How they saved Birlas and Sen & Pandit!

The Birlas’ Hind Cycles, set up in the 1930s, and Sen & Pandit in Kolkata, started in the 1950s, were rendered sick by the highly cost-efficient and superior marketing thrust of later entrants, Atlas Cycle Industries, Sonepat, Hero Cycles and Avon Cycles, Ludhiana and Road Master Industries, Rajpura. These new entrants, with superior management practices like just-in-time deliveries, efficient assembly line operations and much higher levels of productivity, swamped the markets across the country and rendered Hind Cycles and Sen & Pandit sick. 

The government nationalised these two sick units into two separate PSUs – Cycle Corporation of India and Bicycle Corporation of India. For several years, the duo were kept alive with no production, no efforts at infusing capital nor introducing systems to impart better skills and managerial capabilities to increase productivity. For years, their losses were several times their revenues.  The absurdity of the whole exercise was in liberating the Birlas and the Sens from the burden of proper closure of the units with due compensation paid to the employees!

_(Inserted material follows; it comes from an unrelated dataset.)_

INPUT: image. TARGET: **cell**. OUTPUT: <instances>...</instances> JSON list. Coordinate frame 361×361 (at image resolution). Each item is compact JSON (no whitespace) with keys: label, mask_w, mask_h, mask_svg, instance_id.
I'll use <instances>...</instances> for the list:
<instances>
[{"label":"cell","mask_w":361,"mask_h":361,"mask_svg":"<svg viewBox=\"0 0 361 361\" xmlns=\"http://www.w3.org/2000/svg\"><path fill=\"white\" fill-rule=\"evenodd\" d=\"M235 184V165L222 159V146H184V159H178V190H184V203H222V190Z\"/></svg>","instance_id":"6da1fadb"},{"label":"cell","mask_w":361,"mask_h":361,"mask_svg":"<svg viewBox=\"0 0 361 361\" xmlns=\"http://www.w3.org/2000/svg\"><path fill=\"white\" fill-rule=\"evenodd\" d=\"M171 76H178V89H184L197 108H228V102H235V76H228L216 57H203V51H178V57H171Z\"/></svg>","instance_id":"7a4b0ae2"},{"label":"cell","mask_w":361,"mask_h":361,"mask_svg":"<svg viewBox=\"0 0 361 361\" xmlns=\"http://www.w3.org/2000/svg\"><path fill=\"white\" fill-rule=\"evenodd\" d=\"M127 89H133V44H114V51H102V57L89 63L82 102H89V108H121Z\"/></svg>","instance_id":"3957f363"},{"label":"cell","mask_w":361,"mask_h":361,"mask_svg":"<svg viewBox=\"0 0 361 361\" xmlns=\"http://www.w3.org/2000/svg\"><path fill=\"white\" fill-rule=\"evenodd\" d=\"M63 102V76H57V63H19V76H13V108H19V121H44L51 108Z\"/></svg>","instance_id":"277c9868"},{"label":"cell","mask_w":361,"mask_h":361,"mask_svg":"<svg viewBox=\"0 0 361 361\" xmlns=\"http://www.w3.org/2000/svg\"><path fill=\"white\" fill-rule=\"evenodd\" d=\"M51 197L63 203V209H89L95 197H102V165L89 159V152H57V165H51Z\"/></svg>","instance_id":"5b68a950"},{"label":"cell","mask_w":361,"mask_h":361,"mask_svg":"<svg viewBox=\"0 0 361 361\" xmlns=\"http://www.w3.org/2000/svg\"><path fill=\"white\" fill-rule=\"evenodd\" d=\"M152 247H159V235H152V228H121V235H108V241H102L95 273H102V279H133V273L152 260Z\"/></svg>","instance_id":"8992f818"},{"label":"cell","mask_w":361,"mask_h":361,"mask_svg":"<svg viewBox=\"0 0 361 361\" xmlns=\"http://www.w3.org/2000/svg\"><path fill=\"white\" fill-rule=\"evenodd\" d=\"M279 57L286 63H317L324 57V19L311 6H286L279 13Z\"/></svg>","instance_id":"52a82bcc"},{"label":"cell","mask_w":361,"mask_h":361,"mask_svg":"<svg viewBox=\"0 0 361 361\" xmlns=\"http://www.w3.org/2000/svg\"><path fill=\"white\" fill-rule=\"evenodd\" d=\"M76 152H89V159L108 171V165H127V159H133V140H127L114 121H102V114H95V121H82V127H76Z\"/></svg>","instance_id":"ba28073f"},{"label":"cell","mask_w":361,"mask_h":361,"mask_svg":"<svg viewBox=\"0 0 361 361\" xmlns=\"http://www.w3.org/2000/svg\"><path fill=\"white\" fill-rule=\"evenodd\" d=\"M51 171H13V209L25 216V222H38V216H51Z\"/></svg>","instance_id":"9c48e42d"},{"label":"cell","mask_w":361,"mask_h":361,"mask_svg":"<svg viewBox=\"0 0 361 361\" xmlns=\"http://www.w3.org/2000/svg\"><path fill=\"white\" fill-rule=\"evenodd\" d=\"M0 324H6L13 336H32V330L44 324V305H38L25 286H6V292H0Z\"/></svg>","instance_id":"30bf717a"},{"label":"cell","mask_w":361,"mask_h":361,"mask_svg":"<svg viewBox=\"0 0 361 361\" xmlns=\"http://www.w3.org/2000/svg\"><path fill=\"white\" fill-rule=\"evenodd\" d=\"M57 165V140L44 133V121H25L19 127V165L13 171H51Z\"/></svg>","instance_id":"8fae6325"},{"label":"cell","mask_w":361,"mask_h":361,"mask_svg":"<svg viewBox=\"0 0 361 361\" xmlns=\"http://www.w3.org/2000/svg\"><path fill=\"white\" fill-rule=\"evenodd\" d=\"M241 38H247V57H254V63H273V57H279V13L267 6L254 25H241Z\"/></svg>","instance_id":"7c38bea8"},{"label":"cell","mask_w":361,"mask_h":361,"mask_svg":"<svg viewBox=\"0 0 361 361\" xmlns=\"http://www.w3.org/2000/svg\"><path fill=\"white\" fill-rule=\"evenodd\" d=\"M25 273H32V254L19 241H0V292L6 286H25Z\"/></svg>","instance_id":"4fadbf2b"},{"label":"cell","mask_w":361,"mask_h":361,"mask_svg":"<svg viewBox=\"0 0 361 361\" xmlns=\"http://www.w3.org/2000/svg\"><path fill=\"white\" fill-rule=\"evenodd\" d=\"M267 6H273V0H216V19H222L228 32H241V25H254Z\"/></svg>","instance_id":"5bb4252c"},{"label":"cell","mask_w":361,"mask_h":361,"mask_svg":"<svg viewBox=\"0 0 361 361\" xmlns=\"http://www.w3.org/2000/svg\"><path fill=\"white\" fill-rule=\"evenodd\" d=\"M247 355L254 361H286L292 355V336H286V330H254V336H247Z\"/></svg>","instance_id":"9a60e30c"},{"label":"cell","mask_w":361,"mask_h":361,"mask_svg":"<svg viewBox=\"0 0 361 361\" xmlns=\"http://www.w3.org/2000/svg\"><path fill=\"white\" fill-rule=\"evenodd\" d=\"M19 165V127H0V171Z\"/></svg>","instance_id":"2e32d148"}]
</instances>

This has been the experience of hundreds of such nationalised sick units, with the practice most glaring in West Bengal. Such sick units, with employees contributing little, were a common sight across the country. The several units of HMT, manufacturing bearings, watches and machine tools in different states, Hindustan Paper Corporation Ltd (Assam), Hindustan Photo Films (Tamil Nadu), Bharat Pumps & Compressors Ltd (UP), Instrumentation Ltd (Rajasthan), Tungabhadra Steel Products Ltd (Karnataka)  have all been kept alive for decades.